Once you have a good hardware serial connection to your TiVo, fire up your favorite terminal program (I used Minicom) and set it to use the serial port, no dialing strings, flow control, or anything, 9600, 8,N,1 (if that doesn't work, try 38400,8,N,1). Plug your TiVo in and hit enter on your terminal once. The timing is a little tricky here. I've found that you need to do it within three seconds of plugging in the TiVo. Your mileage may vary. Don't wait for the TiVo to start showing graphics.

At the prompt, use the password "factory". Then, select X for "Extended Menu". Then select P for "Boot Parameters". The system will display your current boot parameters. They will include a reference to either hda4 or hda7. This is your primary boot partition. Remember it for later. Write it down if you have to. Select B to continue booting.


----------



## BTUx9 (Nov 13, 2003)

those instructions are VERY old... the default password is no longer factory, so that method isn't usable (plus, there is new anti-hacking protection that can't be overcome via serial only -- at least nobody has published it, if it does exist)

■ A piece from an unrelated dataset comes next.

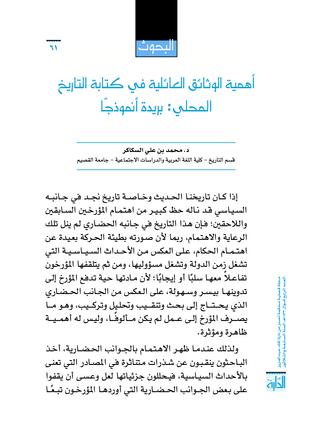 أهمية الوثائق العائلية في كتابة التاريخ المحلي : بريدة أنموذجاً محمد بن علي السكاكر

Hacking the tivo requires pulling the drive and modifying it using a PC running linux.


----------



## rrr22777 (Jul 31, 2002)

BTUx9 said:


> those instructions are VERY old... the default password is no longer factory, so that method isn't usable (plus, there is new anti-hacking protection that can't be overcome via serial only -- at least nobody has published it, if it does exist)
> 
> Hacking the tivo requires pulling the drive and modifying it using a PC running linux.


Some how the guys on DDB are managing to get in via the serial cable.

Step 10 in the following post.

http://www.************.com/forum/showpost.php?p=263471&postcount=235


----------



## rrr22777 (Jul 31, 2002)

rrr22777 said:


> Some how the guys on DDB are managing to get in via the serial cable.
> 
> Step 10 in the following post.
> 
> http://www.************.com/forum/showpost.php?p=263471&postcount=235


I have asked the guy who posted about how he used the cable. Waiting for my newbie thrashing


----------



## thespacepope72 (Jan 25, 2005)

They have hacked Tivos to begin with.



rrr22777 said:


> Some how the guys on DDB are managing to get in via the serial cable.
> 
> Step 10 in the following post.
> 
> http://www.************.com/forum/showpost.php?p=263471&postcount=235


----------



## cheer (Nov 13, 2005)

As sethjvm states, a serial cable will only get you bash if you've already hacked the Tivo and configured it for serial bash.


----------



## BTUx9 (Nov 13, 2003)

gee... isn't that what I said?


----------



## rrr22777 (Jul 31, 2002)

BTUx9 said:


> gee... isn't that what I said?


Sorry. Yes my Tivo is hacked with Instantcake and PTVNet CD which I belive adds lines to .author to enable serial. Of course I have no way of checking my .author file now.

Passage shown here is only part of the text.